ГЛАВА 17
— Стой!
Чужой окрик прозвучал для меня неожиданно. Я едва не полетел с велосипеда.
Первым рефлексом было желание выхватить пистолет и отстреляться на звук. К счастью, успел его сдержать. А то ведь кричать мог один, а держать на прицеле другой. А то и несколько. Почему сразу на прицеле? Так время такое, что обычный человек не станет никому так грозно и предупреждающе вопить об остановке. То, что окрик прозвучал на русском ничего не говорило. Сейчас неприятности можно ожидать и от дезертира, и от бандита, и от полицая, а не только от немцев.
— Стою, — крикнул в ответ, останавливая, наконец-то, велосипед. Вернее, я с него буквально спрыгнул, отпустив транспортное средство в свободный путь. Тот упал в паре шагов от меня, жалобно звякнув крыльями и цепью. Теперь у меня были свободны руки. Достаточно только прошептать короткий заговор, и я исчезну с глаз неизвестных. Правда, никто не давал гарантии, что те от неожиданности не перечеркнут очередью пустоту, где видели меня миг назад.
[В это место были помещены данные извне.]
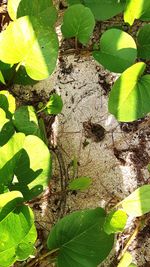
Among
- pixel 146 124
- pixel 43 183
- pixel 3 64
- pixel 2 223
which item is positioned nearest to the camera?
pixel 2 223

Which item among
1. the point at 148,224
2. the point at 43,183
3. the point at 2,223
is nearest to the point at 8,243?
the point at 2,223

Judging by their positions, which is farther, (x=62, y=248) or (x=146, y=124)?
(x=146, y=124)

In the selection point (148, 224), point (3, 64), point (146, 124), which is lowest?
point (148, 224)

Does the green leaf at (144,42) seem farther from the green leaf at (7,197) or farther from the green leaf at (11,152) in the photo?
the green leaf at (7,197)

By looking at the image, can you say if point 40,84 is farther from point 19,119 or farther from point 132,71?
point 132,71

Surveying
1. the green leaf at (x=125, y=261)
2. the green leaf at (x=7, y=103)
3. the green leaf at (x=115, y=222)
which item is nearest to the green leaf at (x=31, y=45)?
the green leaf at (x=7, y=103)

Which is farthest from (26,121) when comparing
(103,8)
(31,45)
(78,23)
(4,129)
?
(103,8)

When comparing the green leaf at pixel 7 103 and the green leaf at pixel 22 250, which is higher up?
the green leaf at pixel 7 103
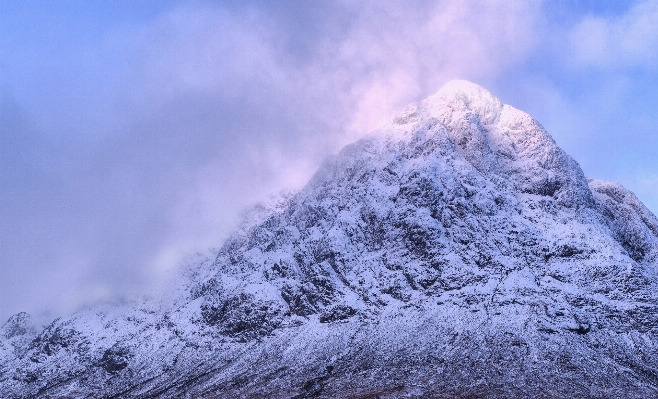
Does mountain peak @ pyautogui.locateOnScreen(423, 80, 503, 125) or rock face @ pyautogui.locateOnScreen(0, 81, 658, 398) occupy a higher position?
mountain peak @ pyautogui.locateOnScreen(423, 80, 503, 125)

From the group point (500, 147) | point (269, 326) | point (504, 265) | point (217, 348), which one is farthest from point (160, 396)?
point (500, 147)

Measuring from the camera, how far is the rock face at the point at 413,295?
102 metres

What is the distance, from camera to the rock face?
10250cm

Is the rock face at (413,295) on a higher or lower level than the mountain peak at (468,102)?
lower

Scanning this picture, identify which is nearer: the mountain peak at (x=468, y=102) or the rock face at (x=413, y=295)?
the rock face at (x=413, y=295)

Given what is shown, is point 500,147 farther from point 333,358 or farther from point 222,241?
point 222,241

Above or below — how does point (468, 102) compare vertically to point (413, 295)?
above

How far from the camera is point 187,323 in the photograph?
14650 centimetres

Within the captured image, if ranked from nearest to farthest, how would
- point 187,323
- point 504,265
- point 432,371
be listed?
point 432,371 → point 504,265 → point 187,323

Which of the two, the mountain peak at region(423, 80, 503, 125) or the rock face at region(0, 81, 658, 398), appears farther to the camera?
the mountain peak at region(423, 80, 503, 125)

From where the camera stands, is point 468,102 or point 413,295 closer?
point 413,295

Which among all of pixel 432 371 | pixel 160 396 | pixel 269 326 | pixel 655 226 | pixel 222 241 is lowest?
pixel 432 371

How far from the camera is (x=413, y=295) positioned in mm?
130750

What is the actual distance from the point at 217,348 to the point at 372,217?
6052 cm
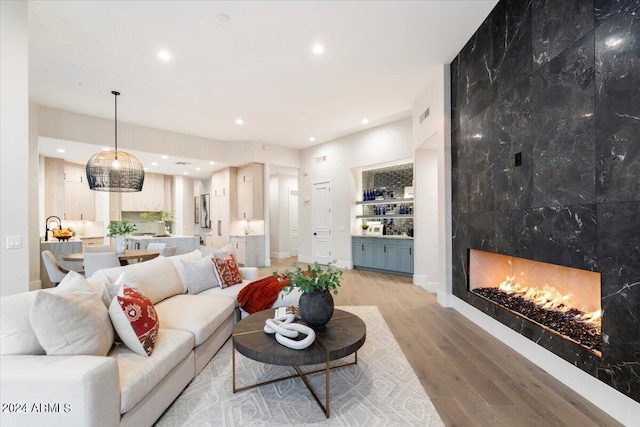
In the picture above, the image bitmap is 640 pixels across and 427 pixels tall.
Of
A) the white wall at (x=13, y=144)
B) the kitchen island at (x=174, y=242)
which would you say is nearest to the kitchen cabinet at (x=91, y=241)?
the kitchen island at (x=174, y=242)

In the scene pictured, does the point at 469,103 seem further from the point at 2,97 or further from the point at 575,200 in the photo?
the point at 2,97

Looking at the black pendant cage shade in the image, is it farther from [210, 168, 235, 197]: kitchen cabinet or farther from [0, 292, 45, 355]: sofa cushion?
[210, 168, 235, 197]: kitchen cabinet

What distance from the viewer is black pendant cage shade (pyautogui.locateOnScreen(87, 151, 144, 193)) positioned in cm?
473

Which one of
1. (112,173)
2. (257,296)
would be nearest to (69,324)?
(257,296)

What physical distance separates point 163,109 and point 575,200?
6402mm

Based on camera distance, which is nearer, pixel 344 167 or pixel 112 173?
pixel 112 173

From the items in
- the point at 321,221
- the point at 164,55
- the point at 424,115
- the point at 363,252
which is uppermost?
the point at 164,55

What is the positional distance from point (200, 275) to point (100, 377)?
2228mm

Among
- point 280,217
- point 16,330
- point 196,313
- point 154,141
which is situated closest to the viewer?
point 16,330

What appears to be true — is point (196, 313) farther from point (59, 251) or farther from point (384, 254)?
point (59, 251)

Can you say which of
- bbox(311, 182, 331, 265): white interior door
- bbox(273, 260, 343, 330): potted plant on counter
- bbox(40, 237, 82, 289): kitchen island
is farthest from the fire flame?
bbox(40, 237, 82, 289): kitchen island

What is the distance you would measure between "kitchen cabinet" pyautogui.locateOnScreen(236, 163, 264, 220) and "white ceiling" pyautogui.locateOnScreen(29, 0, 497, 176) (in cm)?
232

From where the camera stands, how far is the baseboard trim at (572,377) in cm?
194

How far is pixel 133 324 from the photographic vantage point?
200cm
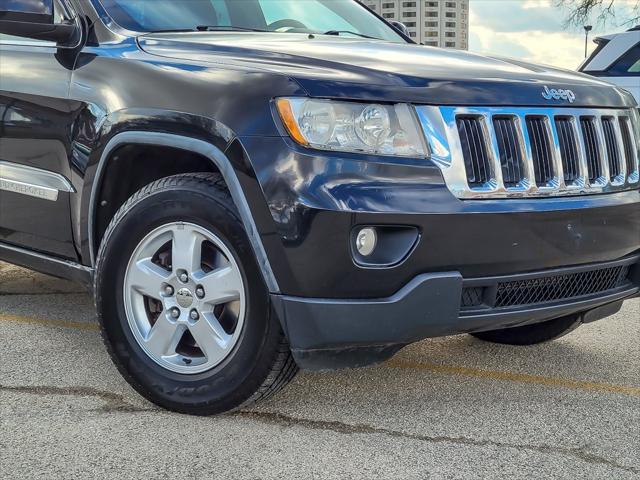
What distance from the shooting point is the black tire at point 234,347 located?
2.93m

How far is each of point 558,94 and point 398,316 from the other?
3.46 ft

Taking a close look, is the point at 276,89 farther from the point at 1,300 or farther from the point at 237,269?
the point at 1,300

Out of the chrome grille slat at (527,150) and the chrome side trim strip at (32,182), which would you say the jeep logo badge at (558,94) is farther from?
the chrome side trim strip at (32,182)

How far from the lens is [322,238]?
8.91 ft

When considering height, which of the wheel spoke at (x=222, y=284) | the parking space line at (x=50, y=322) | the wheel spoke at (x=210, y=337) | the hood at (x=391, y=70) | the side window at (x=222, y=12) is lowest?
the parking space line at (x=50, y=322)

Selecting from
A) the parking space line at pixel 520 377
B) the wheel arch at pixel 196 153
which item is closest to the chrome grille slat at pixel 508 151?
the wheel arch at pixel 196 153

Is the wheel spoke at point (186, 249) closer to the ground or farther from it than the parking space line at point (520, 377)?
farther from it

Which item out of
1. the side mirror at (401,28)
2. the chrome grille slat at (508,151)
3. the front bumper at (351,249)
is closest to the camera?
the front bumper at (351,249)

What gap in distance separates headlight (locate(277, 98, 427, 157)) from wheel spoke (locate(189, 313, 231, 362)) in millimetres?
739

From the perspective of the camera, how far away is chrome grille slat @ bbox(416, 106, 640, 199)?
2820mm

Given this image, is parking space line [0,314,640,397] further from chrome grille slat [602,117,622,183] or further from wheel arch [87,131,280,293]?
wheel arch [87,131,280,293]

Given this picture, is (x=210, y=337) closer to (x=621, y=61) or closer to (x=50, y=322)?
(x=50, y=322)

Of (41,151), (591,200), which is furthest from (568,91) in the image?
(41,151)

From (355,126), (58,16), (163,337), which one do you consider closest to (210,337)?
(163,337)
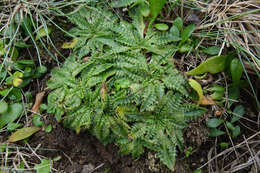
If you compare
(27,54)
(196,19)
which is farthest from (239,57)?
(27,54)

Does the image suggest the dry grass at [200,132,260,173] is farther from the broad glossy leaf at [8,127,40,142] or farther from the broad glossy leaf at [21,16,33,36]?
Answer: the broad glossy leaf at [21,16,33,36]

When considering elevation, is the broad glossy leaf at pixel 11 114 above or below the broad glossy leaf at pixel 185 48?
below

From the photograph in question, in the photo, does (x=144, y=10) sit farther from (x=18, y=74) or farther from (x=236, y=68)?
(x=18, y=74)

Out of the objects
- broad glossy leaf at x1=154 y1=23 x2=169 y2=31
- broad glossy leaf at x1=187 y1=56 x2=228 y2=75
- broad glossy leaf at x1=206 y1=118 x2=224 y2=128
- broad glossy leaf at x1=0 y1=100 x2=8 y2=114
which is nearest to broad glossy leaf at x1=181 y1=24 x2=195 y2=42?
broad glossy leaf at x1=154 y1=23 x2=169 y2=31

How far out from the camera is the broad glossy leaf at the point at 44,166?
224cm

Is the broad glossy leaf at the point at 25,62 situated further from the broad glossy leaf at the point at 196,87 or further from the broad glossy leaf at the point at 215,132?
the broad glossy leaf at the point at 215,132

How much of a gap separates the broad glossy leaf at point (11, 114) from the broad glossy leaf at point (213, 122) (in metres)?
1.97

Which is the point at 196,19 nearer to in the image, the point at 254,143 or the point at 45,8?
the point at 254,143

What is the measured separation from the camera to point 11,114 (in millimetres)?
2371

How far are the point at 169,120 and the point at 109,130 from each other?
1.83ft

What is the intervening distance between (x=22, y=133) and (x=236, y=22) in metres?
2.46

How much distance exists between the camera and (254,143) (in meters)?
2.29

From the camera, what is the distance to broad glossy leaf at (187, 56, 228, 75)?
214cm

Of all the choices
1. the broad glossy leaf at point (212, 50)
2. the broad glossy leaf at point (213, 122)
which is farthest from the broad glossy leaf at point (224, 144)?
the broad glossy leaf at point (212, 50)
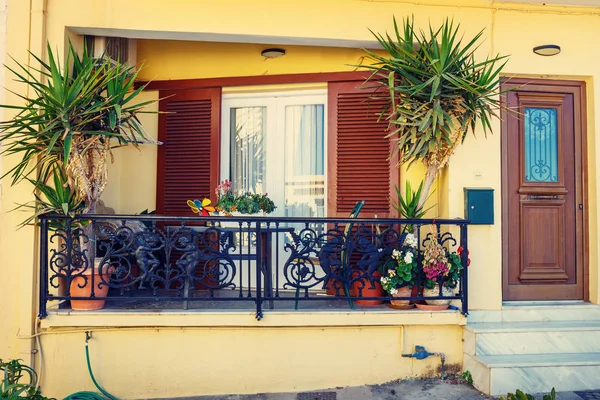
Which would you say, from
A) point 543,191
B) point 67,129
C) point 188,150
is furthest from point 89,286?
point 543,191

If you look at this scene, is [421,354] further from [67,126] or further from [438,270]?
[67,126]

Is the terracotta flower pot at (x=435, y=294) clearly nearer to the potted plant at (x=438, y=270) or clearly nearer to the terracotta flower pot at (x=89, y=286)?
the potted plant at (x=438, y=270)

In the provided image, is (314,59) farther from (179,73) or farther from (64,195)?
(64,195)

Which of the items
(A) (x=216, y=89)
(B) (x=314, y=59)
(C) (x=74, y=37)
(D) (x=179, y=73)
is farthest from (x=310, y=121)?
(C) (x=74, y=37)

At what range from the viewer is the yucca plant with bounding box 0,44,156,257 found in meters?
4.58

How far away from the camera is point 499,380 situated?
461 cm

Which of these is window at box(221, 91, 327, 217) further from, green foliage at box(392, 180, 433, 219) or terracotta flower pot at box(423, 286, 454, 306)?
terracotta flower pot at box(423, 286, 454, 306)

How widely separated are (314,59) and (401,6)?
1.24 m

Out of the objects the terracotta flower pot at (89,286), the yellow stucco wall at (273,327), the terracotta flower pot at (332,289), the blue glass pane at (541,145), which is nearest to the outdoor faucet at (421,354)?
the yellow stucco wall at (273,327)

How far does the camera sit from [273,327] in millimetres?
4957

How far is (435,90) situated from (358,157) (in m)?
1.43

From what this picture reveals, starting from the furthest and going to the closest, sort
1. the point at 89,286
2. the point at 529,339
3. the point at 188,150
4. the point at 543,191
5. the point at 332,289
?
the point at 188,150
the point at 332,289
the point at 543,191
the point at 529,339
the point at 89,286

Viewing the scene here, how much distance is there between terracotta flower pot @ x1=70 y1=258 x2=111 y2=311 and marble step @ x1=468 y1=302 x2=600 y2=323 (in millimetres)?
3578

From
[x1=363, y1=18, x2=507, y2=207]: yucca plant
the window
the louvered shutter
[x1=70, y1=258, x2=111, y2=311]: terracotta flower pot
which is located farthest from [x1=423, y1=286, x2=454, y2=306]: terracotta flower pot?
[x1=70, y1=258, x2=111, y2=311]: terracotta flower pot
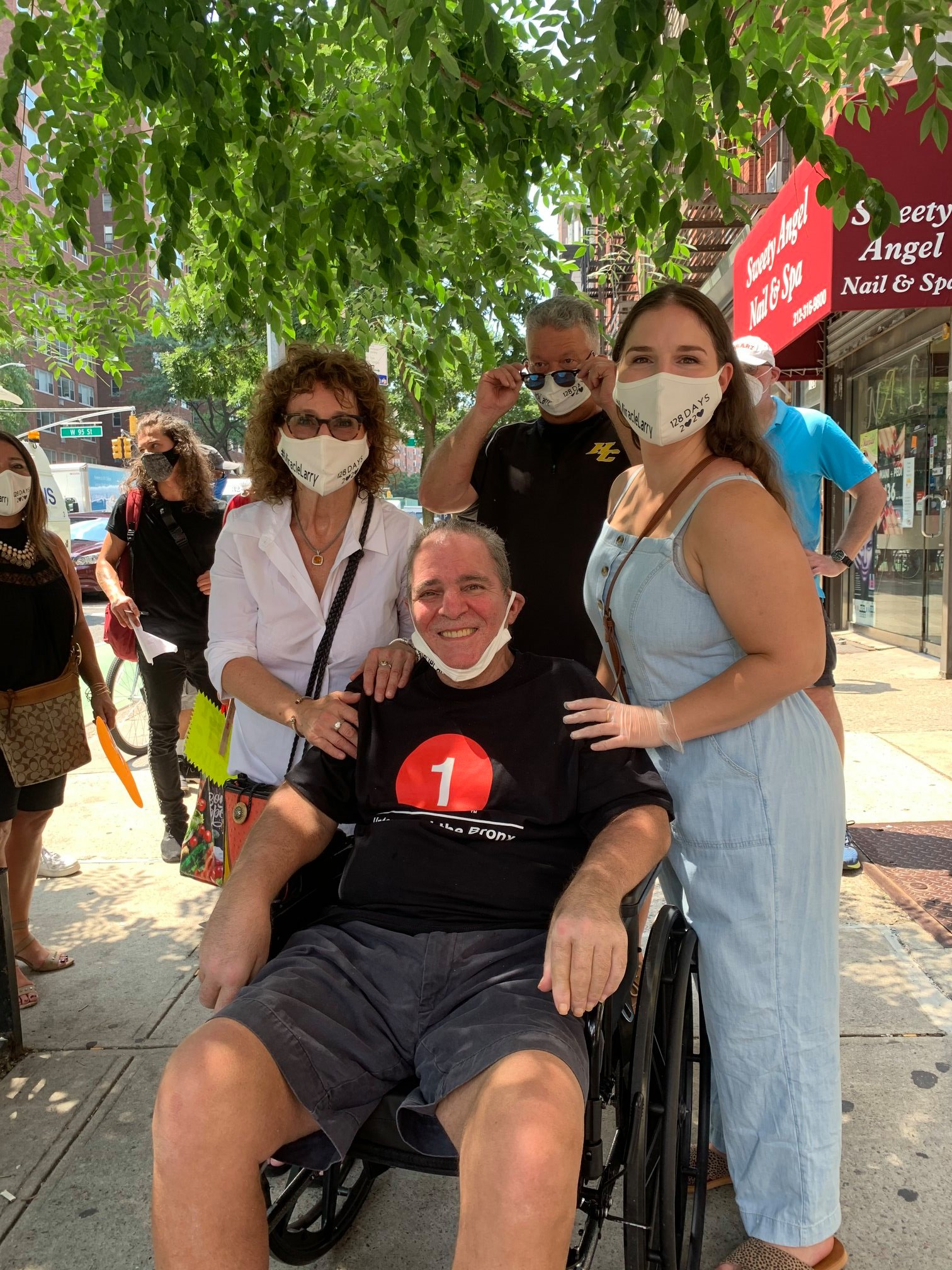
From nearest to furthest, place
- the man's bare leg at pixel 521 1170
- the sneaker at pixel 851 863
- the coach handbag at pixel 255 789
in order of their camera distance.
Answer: the man's bare leg at pixel 521 1170 < the coach handbag at pixel 255 789 < the sneaker at pixel 851 863

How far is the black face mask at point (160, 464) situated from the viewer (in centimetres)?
477

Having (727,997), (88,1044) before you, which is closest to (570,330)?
(727,997)

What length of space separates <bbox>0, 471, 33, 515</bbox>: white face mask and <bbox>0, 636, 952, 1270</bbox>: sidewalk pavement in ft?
5.43

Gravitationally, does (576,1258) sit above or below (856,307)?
below

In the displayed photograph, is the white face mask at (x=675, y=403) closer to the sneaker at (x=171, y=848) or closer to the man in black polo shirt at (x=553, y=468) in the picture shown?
the man in black polo shirt at (x=553, y=468)

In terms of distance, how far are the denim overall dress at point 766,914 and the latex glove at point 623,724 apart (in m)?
0.10

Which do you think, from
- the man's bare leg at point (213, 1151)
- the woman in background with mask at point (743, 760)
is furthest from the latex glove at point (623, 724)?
the man's bare leg at point (213, 1151)

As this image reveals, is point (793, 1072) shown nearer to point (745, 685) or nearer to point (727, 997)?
point (727, 997)

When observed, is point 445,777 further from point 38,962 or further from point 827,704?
point 38,962

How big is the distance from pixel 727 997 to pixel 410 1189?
1007 millimetres

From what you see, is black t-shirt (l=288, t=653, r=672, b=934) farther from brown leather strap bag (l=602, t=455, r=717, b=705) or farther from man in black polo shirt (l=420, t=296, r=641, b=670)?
man in black polo shirt (l=420, t=296, r=641, b=670)

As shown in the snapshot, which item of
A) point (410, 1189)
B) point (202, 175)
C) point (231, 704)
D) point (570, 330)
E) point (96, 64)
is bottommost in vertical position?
point (410, 1189)

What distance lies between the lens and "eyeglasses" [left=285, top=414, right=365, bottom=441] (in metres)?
2.73

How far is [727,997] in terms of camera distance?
2141 mm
Для этого не нужно внимание, которое отведёт магия. Хватит рефлексов.
Слева и справа от узкой лесной дороге зашелестели кусты, выпуская двух мужчин в драных советских гимнастёрках простых красноармейцев. Только у одного из них было оружие. Винтовка Мосина с примкнутым штыком.
— Ты зачем вылез? — набросился на безоружного его товарищ с винтовкой. Потом плюнул и вновь посмотрел на меня. — Ты кто такой?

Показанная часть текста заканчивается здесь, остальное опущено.